I would hope that after the ice jam we had down town this year, that they (the restoration people) would go back to the drawing board, n do some more thinkin, the jam we had was caused by just a few cold nights n to many bridges it effected the grand all the way up river past the rouge, if the jam would of lasted just a few more hours, me n all the people living above the dam would still be drying out n waiting for our insurance money, to rebuild (there's enough stuff going across the river now (bridges) with out flipping in a few more rock to make white water and more ice jams


----------



## KMS

The Sunday press has an article on the dredging of the Grand River from downtown to the bass river. The sports people must step up and not let this get going at all. I cannot understand why these developers think they can play God. It will only hurt the environment, not help it. To much money will get wasted. The river doesn't need power boats like water skiing boats, pontoons, or race boats powering up and down the river like it is US131.

Dataset content
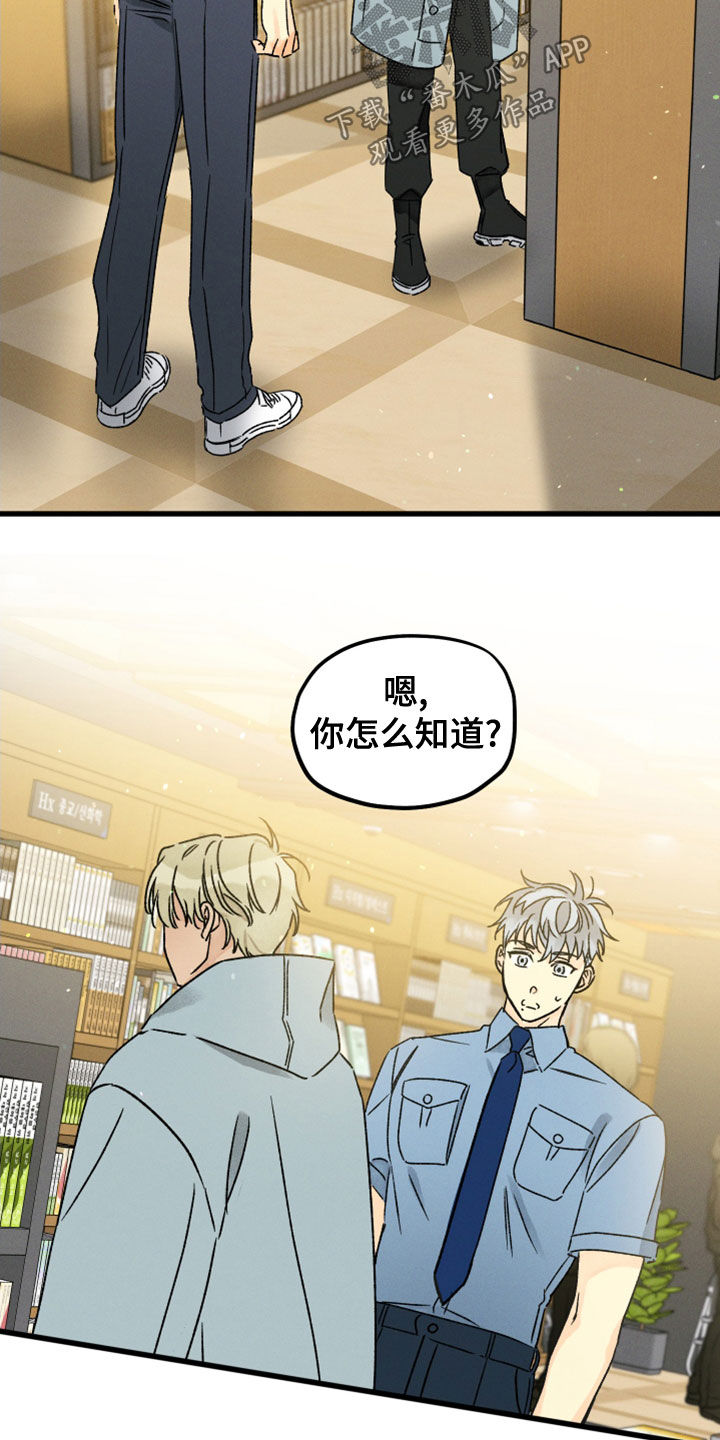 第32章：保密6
--
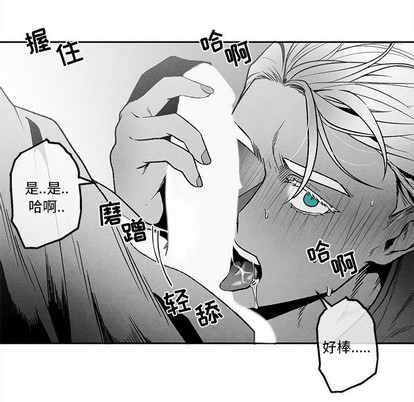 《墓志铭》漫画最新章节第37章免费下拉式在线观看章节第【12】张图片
* * *
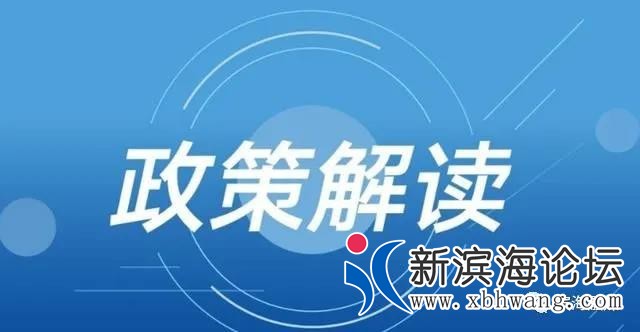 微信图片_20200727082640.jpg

Study questions
#1 In the forum thread about the Grand River, which paper ran the article on dredging the river?
#2 From the forum thread about the Grand River, list every kind of boat the second post says should not be powering up and down the river.
#3 Carry the forum thread about the Grand River forward from its last sentence.
The records are separate from the forum thread about the Grand River.

Results
#1 The Sunday press.

#2 Water skiing boats, pontoons, race boats

#3
----------



## Sparky23

Think its funny that there now talking about restoring the rapids. Then dredging from charlies crab all the way to grand haven. Just shows that it only jas to do with special interests and nothing to do with restoring the river.


----------



## steeler

I have yet to see a write-up on how this project will affect the habitat and runs of anadromous fish. All seem focused on kayakers and the like.

Sent from my moto g(7) using Michigan Sportsman mobile app


----------



## riverbob

was out dragging the river, for a pole that I lost before the flood, n heard some scuttlebutt, about the dam project being called off, is there any truth to what I heard?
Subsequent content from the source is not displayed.